##### RECORD EXTRACTS

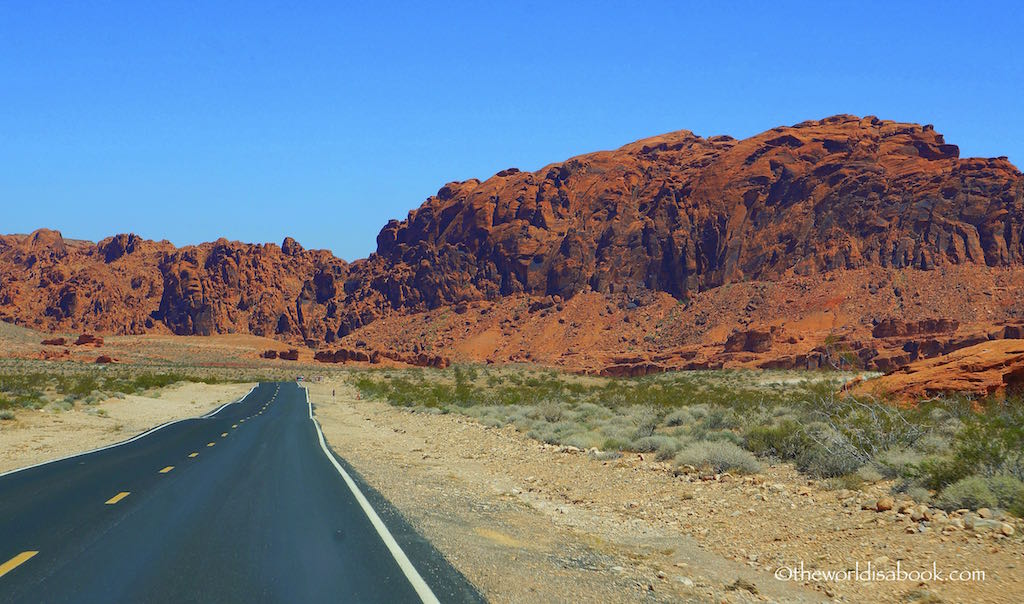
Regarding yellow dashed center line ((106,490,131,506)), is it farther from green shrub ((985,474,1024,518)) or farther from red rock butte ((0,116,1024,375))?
red rock butte ((0,116,1024,375))

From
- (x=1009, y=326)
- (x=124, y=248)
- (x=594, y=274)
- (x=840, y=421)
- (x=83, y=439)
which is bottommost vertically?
(x=83, y=439)

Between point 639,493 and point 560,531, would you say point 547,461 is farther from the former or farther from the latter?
point 560,531

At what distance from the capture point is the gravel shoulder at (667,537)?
6.92 metres

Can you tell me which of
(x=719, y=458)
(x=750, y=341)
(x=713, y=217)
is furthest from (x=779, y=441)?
(x=713, y=217)

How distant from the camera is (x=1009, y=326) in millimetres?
65750

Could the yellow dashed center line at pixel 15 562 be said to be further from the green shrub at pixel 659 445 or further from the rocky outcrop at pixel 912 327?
the rocky outcrop at pixel 912 327

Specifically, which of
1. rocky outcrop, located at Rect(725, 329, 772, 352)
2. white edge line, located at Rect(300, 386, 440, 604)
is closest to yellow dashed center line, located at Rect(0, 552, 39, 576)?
white edge line, located at Rect(300, 386, 440, 604)

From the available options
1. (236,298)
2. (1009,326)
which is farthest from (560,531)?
(236,298)

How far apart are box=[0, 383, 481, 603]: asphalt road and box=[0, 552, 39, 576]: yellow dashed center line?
2 centimetres

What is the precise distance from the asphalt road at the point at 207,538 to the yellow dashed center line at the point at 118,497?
15 mm

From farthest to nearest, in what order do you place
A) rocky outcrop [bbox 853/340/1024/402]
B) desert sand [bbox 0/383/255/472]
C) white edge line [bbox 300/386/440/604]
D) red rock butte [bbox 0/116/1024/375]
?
red rock butte [bbox 0/116/1024/375], rocky outcrop [bbox 853/340/1024/402], desert sand [bbox 0/383/255/472], white edge line [bbox 300/386/440/604]

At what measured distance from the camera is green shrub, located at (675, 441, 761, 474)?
1275 centimetres

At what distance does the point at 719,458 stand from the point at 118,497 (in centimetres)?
990

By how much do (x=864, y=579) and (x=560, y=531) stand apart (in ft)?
12.9
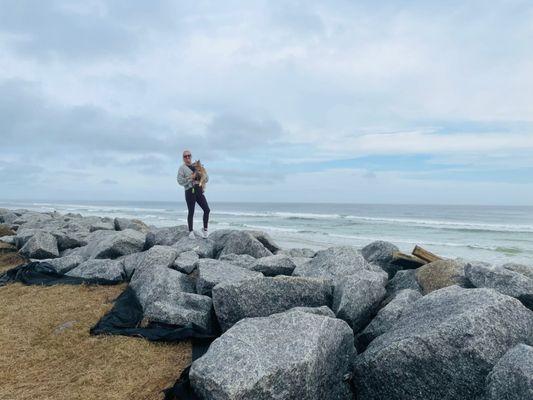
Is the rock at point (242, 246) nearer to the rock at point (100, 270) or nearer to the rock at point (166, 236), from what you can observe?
the rock at point (166, 236)

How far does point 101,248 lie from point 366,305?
22.6ft

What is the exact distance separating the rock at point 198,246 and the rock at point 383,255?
3.76 m

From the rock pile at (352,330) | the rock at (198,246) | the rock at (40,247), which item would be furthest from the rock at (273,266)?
the rock at (40,247)

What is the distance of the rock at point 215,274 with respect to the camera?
7125mm

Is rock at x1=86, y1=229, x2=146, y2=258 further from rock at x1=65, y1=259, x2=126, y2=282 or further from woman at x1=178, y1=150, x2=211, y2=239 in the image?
woman at x1=178, y1=150, x2=211, y2=239

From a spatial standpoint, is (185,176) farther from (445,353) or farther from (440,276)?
(445,353)

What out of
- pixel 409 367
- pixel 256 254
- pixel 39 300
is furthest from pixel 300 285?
pixel 39 300

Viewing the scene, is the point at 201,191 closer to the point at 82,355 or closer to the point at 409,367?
the point at 82,355

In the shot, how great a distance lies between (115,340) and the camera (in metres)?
5.97

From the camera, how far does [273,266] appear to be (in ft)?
26.3

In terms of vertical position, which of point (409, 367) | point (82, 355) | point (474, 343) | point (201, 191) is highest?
point (201, 191)

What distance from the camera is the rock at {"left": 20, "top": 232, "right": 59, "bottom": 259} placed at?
11.4 metres

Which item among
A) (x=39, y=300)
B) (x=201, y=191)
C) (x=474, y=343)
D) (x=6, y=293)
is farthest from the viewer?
(x=201, y=191)

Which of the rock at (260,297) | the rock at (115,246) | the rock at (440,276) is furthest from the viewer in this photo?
the rock at (115,246)
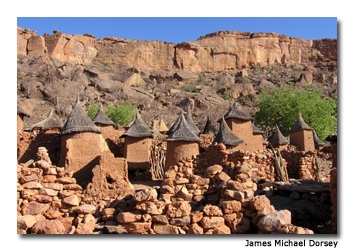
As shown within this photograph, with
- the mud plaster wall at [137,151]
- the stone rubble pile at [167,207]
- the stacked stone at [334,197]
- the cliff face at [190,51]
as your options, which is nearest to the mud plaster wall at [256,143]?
the mud plaster wall at [137,151]

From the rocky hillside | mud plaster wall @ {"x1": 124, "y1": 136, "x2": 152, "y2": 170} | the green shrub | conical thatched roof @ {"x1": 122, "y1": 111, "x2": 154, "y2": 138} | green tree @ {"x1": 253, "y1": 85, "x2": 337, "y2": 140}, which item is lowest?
mud plaster wall @ {"x1": 124, "y1": 136, "x2": 152, "y2": 170}

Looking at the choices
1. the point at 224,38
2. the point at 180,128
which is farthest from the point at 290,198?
the point at 224,38

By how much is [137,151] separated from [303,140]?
1026cm

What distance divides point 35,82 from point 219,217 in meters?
49.0

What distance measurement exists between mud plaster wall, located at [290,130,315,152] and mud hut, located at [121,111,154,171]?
31.9 ft

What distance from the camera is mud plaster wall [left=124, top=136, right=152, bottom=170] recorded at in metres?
17.5

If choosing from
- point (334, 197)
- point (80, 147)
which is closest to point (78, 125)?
point (80, 147)

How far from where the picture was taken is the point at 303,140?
23.3 metres

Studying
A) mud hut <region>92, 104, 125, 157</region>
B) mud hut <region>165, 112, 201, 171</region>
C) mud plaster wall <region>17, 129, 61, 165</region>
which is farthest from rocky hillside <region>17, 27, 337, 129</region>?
mud hut <region>165, 112, 201, 171</region>

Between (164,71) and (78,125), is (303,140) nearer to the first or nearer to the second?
(78,125)

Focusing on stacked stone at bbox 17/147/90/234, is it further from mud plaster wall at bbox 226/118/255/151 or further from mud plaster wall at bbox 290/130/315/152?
mud plaster wall at bbox 290/130/315/152

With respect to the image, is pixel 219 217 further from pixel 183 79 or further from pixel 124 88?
pixel 183 79

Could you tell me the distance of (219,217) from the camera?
7.95 meters

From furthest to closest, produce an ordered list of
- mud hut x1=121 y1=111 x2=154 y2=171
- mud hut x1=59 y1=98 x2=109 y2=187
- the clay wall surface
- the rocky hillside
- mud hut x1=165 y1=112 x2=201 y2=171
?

##########

*OBJECTIVE*: Take the listing above and restate it word for word, without its pictures.

*RESPONSE*:
Regarding yellow dashed center line ((106,490,131,506)), is it farther from green shrub ((985,474,1024,518)) or farther from red rock butte ((0,116,1024,375))?
red rock butte ((0,116,1024,375))

From
- (x=1009, y=326)
- (x=124, y=248)
- (x=594, y=274)
- (x=840, y=421)
- (x=83, y=439)
which is bottommost vertically?
(x=83, y=439)

Between point 639,493 and point 560,531, would you say point 547,461 is farther from the former or farther from the latter?
point 560,531

At what distance from the capture point is the gravel shoulder at (667,537)?
6.92 metres

Can you tell me which of
(x=719, y=458)
(x=750, y=341)
(x=713, y=217)
is furthest from (x=779, y=441)?
(x=713, y=217)

How distant from the camera is (x=1009, y=326) in millimetres?
65750

Could the yellow dashed center line at pixel 15 562 be said to be further from the green shrub at pixel 659 445 or further from the rocky outcrop at pixel 912 327?
the rocky outcrop at pixel 912 327

Specifically, which of
1. rocky outcrop, located at Rect(725, 329, 772, 352)
2. white edge line, located at Rect(300, 386, 440, 604)
is closest to yellow dashed center line, located at Rect(0, 552, 39, 576)?
white edge line, located at Rect(300, 386, 440, 604)

From the available options
1. (236,298)
2. (1009,326)
which is farthest from (560,531)?
(236,298)

How far apart are box=[0, 383, 481, 603]: asphalt road and box=[0, 552, 39, 576]: yellow dashed center line?
2 centimetres

What is the precise distance from the asphalt road at the point at 207,538 to the yellow dashed center line at the point at 118,497?
15 mm

From farthest to nearest, in what order do you place
A) rocky outcrop [bbox 853/340/1024/402]
B) desert sand [bbox 0/383/255/472]
C) white edge line [bbox 300/386/440/604]
D) red rock butte [bbox 0/116/1024/375]
?
red rock butte [bbox 0/116/1024/375], rocky outcrop [bbox 853/340/1024/402], desert sand [bbox 0/383/255/472], white edge line [bbox 300/386/440/604]

At what measured distance from the camera is green shrub, located at (675, 441, 761, 474)?
1275 centimetres

At what distance does the point at 719,458 stand from the point at 118,497 (in centimetres)?
990

By how much do (x=864, y=579) and (x=560, y=531) stand apart (in ft)?
12.9
Is the rock at point (242, 246) nearer to the rock at point (100, 270) or nearer to the rock at point (166, 236), from what you can observe?
the rock at point (166, 236)

How far does point 101,248 lie from point 366,305?
22.6ft

What is the exact distance separating the rock at point 198,246 and the rock at point 383,255?
3.76 m

From the rock pile at (352,330) | the rock at (198,246) | the rock at (40,247), which item would be furthest from the rock at (273,266)?
the rock at (40,247)

What is the distance of the rock at point 215,274 with respect to the camera?
7125mm

Is rock at x1=86, y1=229, x2=146, y2=258 further from rock at x1=65, y1=259, x2=126, y2=282 or further from woman at x1=178, y1=150, x2=211, y2=239 in the image?
woman at x1=178, y1=150, x2=211, y2=239

From a spatial standpoint, is (185,176) farther from (445,353) or farther from (440,276)?
(445,353)

What out of
- pixel 409 367
- pixel 256 254
- pixel 39 300
is furthest from pixel 300 285?
pixel 39 300

Viewing the scene, is the point at 201,191 closer to the point at 82,355 or closer to the point at 409,367?
the point at 82,355

In the shot, how great a distance lies between (115,340) and the camera (in metres)?
5.97

From the camera, how far does [273,266] appear to be (in ft)?
26.3

In terms of vertical position, which of point (409, 367) | point (82, 355) | point (474, 343) | point (201, 191) is highest?
point (201, 191)

What distance from the camera is the rock at {"left": 20, "top": 232, "right": 59, "bottom": 259} placed at?
11.4 metres

Which item among
A) (x=39, y=300)
B) (x=201, y=191)
C) (x=474, y=343)
D) (x=6, y=293)
is farthest from the viewer?
(x=201, y=191)

Which of the rock at (260,297) | the rock at (115,246) | the rock at (440,276) is furthest from the viewer in this photo?
the rock at (115,246)
As shown within this photograph, with
- the mud plaster wall at [137,151]
- the stone rubble pile at [167,207]
- the stacked stone at [334,197]
- the cliff face at [190,51]
as your options, which is nearest to the mud plaster wall at [256,143]?
the mud plaster wall at [137,151]

From the rocky hillside | mud plaster wall @ {"x1": 124, "y1": 136, "x2": 152, "y2": 170} | the green shrub | conical thatched roof @ {"x1": 122, "y1": 111, "x2": 154, "y2": 138} | green tree @ {"x1": 253, "y1": 85, "x2": 337, "y2": 140}, which item is lowest?
mud plaster wall @ {"x1": 124, "y1": 136, "x2": 152, "y2": 170}

Looking at the choices
1. the point at 224,38
2. the point at 180,128
which is farthest from the point at 290,198?
the point at 224,38

By how much is [137,151] separated from [303,140]?
1026cm

What distance divides point 35,82 from point 219,217 in meters?
49.0

What distance measurement exists between mud plaster wall, located at [290,130,315,152] and mud hut, located at [121,111,154,171]?
31.9 ft

What distance from the camera is mud plaster wall [left=124, top=136, right=152, bottom=170] recorded at in metres?
17.5

If choosing from
- point (334, 197)
- point (80, 147)
which is closest to point (78, 125)?
point (80, 147)

How far from where the picture was taken is the point at 303,140?
23.3 metres

Studying
A) mud hut <region>92, 104, 125, 157</region>
B) mud hut <region>165, 112, 201, 171</region>
C) mud plaster wall <region>17, 129, 61, 165</region>
which is farthest from rocky hillside <region>17, 27, 337, 129</region>?
mud hut <region>165, 112, 201, 171</region>

Between (164,71) and (78,125), is (303,140) nearer to the first or nearer to the second?
(78,125)

Focusing on stacked stone at bbox 17/147/90/234, is it further from mud plaster wall at bbox 226/118/255/151 or further from mud plaster wall at bbox 290/130/315/152?
mud plaster wall at bbox 290/130/315/152

With respect to the image, is pixel 219 217 further from pixel 183 79 or further from pixel 124 88?
pixel 183 79

Could you tell me the distance of (219,217) from the camera?
7.95 meters

From furthest to closest, produce an ordered list of
- mud hut x1=121 y1=111 x2=154 y2=171
- mud hut x1=59 y1=98 x2=109 y2=187
- the clay wall surface
- the rocky hillside
- mud hut x1=165 y1=112 x2=201 y2=171
?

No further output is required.